For her first birthday and Christmas, she received two collections of singing birds, created by the National Audubon Society: backyard birds, and water birds. The children love to sit in a pile of birds with her and make them all sing. This is what they were doing the afternoon before she suddenly took a fear to the yellow singing bird.

All of a sudden, I heard her scream, “NOOOO! No bird! Go away!” She could not have made herself more clear.

I made the bird disappear, but my seven-year-old son thought it was fun to get a reaction out of her. He took it out of the drawer where I had hid it, and showed it to her again. She screamed so loud it scared me.

For several days afterward, she would look on the top of the dresser, where I keep the birds in a wicker basket. I knew she was scanning them to make sure the yellow bird was not there. “It’s gone,” she would say, with satisfaction.

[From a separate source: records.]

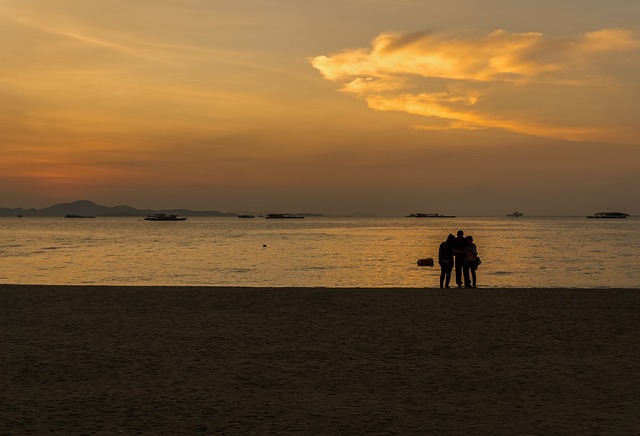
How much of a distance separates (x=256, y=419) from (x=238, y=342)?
5.62 metres

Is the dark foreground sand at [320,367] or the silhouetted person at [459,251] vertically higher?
the silhouetted person at [459,251]

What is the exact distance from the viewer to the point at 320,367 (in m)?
11.1

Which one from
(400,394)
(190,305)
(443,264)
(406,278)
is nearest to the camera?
(400,394)

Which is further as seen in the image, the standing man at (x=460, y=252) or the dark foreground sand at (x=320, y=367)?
the standing man at (x=460, y=252)

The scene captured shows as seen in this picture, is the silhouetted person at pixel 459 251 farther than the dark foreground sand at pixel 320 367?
Yes

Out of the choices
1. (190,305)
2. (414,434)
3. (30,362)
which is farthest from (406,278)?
(414,434)

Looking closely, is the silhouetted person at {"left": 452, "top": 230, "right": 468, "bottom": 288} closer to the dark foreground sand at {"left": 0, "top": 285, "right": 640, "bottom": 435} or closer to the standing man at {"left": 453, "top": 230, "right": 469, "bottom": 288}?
the standing man at {"left": 453, "top": 230, "right": 469, "bottom": 288}

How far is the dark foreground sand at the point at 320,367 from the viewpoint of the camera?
8.09m

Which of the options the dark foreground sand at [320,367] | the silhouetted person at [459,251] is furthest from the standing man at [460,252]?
the dark foreground sand at [320,367]

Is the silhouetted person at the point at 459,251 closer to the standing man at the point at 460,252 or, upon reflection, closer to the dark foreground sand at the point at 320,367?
the standing man at the point at 460,252

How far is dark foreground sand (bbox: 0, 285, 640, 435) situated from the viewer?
8.09 m

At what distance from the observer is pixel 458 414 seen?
839cm

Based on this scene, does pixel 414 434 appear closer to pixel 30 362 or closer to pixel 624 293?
pixel 30 362

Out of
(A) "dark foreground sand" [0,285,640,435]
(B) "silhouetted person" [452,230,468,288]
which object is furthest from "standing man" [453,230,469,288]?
(A) "dark foreground sand" [0,285,640,435]
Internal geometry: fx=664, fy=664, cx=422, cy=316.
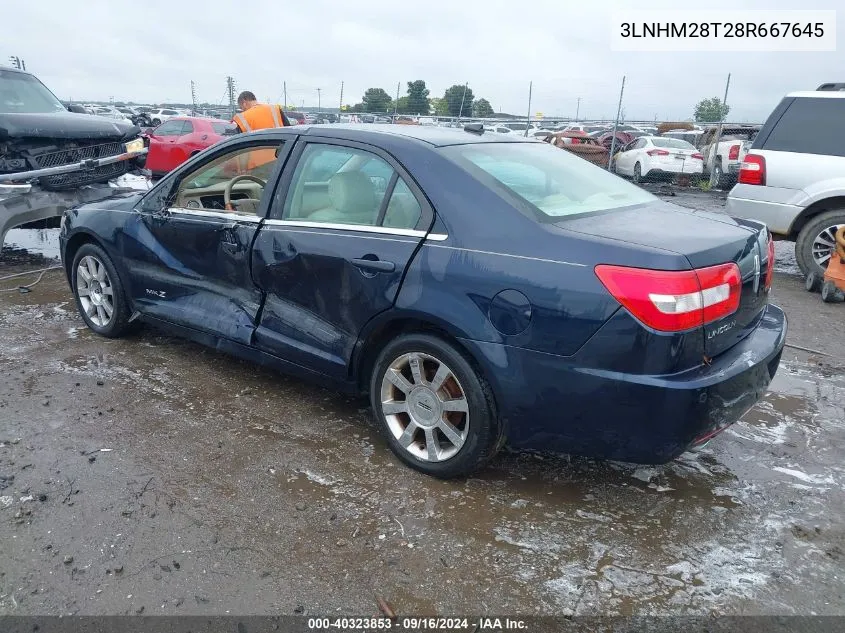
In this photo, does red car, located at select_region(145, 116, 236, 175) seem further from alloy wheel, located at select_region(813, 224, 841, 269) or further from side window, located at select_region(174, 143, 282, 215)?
alloy wheel, located at select_region(813, 224, 841, 269)

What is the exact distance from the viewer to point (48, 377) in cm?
418

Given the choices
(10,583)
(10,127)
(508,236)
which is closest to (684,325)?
(508,236)

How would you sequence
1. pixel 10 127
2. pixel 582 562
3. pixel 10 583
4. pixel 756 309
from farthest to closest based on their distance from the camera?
pixel 10 127 → pixel 756 309 → pixel 582 562 → pixel 10 583

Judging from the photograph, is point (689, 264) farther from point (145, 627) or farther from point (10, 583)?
point (10, 583)

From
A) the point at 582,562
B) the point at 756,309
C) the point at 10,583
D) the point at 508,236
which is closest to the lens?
the point at 10,583

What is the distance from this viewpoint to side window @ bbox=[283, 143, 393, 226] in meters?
3.25

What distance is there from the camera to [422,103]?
95.5 ft

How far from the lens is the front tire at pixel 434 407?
2854 millimetres

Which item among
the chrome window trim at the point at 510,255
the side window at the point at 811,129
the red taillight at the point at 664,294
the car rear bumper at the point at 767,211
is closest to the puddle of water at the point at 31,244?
the chrome window trim at the point at 510,255

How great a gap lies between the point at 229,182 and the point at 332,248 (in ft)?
4.63

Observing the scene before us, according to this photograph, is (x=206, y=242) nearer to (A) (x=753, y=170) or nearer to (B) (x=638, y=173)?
(A) (x=753, y=170)

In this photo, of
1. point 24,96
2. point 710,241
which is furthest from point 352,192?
point 24,96

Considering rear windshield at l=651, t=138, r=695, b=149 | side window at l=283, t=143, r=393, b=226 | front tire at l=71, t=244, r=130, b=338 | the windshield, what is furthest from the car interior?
rear windshield at l=651, t=138, r=695, b=149

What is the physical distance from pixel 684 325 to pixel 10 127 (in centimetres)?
679
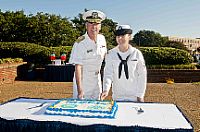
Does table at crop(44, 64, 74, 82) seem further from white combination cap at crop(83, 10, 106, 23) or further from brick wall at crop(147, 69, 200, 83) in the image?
white combination cap at crop(83, 10, 106, 23)

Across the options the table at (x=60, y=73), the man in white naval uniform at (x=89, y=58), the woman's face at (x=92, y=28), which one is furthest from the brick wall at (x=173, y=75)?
the woman's face at (x=92, y=28)

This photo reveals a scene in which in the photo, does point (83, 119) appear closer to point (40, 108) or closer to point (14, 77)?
point (40, 108)

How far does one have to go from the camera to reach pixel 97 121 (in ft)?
7.67

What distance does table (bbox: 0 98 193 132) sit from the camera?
2256mm

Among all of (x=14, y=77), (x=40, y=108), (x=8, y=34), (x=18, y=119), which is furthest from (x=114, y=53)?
(x=8, y=34)

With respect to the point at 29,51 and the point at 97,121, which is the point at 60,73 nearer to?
the point at 29,51

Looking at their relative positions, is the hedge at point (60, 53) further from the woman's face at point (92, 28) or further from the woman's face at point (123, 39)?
the woman's face at point (123, 39)

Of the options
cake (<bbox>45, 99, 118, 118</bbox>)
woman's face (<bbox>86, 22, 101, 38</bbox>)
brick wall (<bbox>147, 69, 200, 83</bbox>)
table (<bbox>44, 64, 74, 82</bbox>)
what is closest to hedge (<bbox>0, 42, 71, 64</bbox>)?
table (<bbox>44, 64, 74, 82</bbox>)

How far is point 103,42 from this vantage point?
358 cm

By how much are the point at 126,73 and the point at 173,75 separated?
35.9ft

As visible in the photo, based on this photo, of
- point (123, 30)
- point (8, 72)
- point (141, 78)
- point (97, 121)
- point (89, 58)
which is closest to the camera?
point (97, 121)

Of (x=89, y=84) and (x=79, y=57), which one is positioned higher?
(x=79, y=57)

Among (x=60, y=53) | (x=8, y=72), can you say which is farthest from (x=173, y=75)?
(x=8, y=72)

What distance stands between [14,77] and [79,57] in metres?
10.3
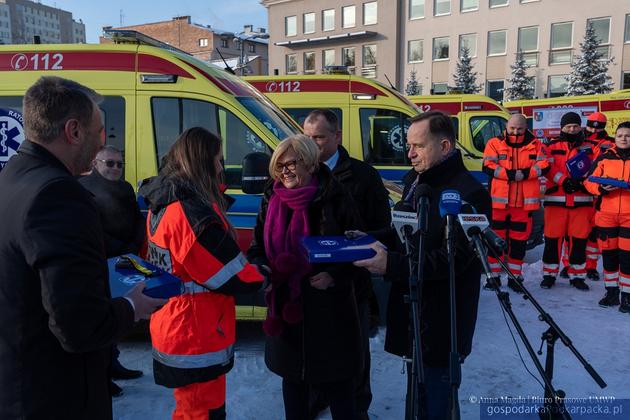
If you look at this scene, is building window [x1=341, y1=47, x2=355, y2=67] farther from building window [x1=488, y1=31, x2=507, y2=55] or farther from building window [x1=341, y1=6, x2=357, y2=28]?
building window [x1=488, y1=31, x2=507, y2=55]

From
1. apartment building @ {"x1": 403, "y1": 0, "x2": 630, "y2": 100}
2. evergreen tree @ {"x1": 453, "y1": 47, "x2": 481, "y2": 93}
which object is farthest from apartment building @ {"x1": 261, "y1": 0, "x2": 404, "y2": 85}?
evergreen tree @ {"x1": 453, "y1": 47, "x2": 481, "y2": 93}

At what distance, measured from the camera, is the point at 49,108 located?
1.56 metres

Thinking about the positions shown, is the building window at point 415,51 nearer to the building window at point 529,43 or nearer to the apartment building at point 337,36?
the apartment building at point 337,36

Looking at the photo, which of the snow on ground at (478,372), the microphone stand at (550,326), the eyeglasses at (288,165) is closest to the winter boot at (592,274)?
the snow on ground at (478,372)

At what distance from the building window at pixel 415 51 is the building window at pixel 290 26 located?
35.0 ft

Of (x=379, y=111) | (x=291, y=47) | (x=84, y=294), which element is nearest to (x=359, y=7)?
(x=291, y=47)

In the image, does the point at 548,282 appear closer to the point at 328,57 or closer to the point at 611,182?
the point at 611,182

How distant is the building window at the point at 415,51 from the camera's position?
36375 mm

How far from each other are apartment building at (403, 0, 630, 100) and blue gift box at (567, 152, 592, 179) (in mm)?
26355

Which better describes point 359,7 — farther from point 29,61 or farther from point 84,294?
point 84,294

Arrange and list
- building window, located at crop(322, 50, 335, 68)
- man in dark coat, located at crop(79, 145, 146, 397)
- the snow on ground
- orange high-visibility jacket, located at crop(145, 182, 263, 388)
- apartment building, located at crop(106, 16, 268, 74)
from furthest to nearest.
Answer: apartment building, located at crop(106, 16, 268, 74), building window, located at crop(322, 50, 335, 68), the snow on ground, man in dark coat, located at crop(79, 145, 146, 397), orange high-visibility jacket, located at crop(145, 182, 263, 388)

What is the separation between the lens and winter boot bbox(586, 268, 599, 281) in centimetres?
657

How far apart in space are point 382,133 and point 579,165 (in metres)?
2.74

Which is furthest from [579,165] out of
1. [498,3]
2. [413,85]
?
[498,3]
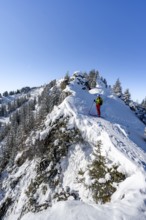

What made her suddenly be so scared of something that had formerly given her pleasure? The kids theorized that the yellow bird bore some remote resemblance to a “star monster” that they had seen on a Scooby Doo episode the same afternoon she had attached fear to the bird. Who knows?

I bought her a Winnie the Pooh and Tigger sweatshirt. She loves Pooh Bear and Tigger but refuses to wear it. Why? Good thing it was a larger size – hopefully by next fall she will be willing to wear it.

That reminds me of the purple winter coat my friend bought for my first-born when she was three. I was getting her into her car seat one day, when a spider crawled into the hood of the coat. She screamed until I got the coat off her, and refused to ever wear it again. My friend was not too happy.

Kids need to feel safe, and if they attach fear to an object, I believe the best thing is to remove the object, so that they can again feel secure. After all, they’re just things, right? And after a while, they will see it the same way.

“Have no anxiety at all, but in everything, by prayer and petition, with thanksgiving, make your requests know to God. Then the peace of God that surpasses all understanding will guard your hearts and minds in Christ Jesus.”
Phillippians 4:6-7

1 comment:

Loren Christie said...

This is a really interesting post. I've noticed that my 6 year old attaches fear to things sometimes, and removes them from his room.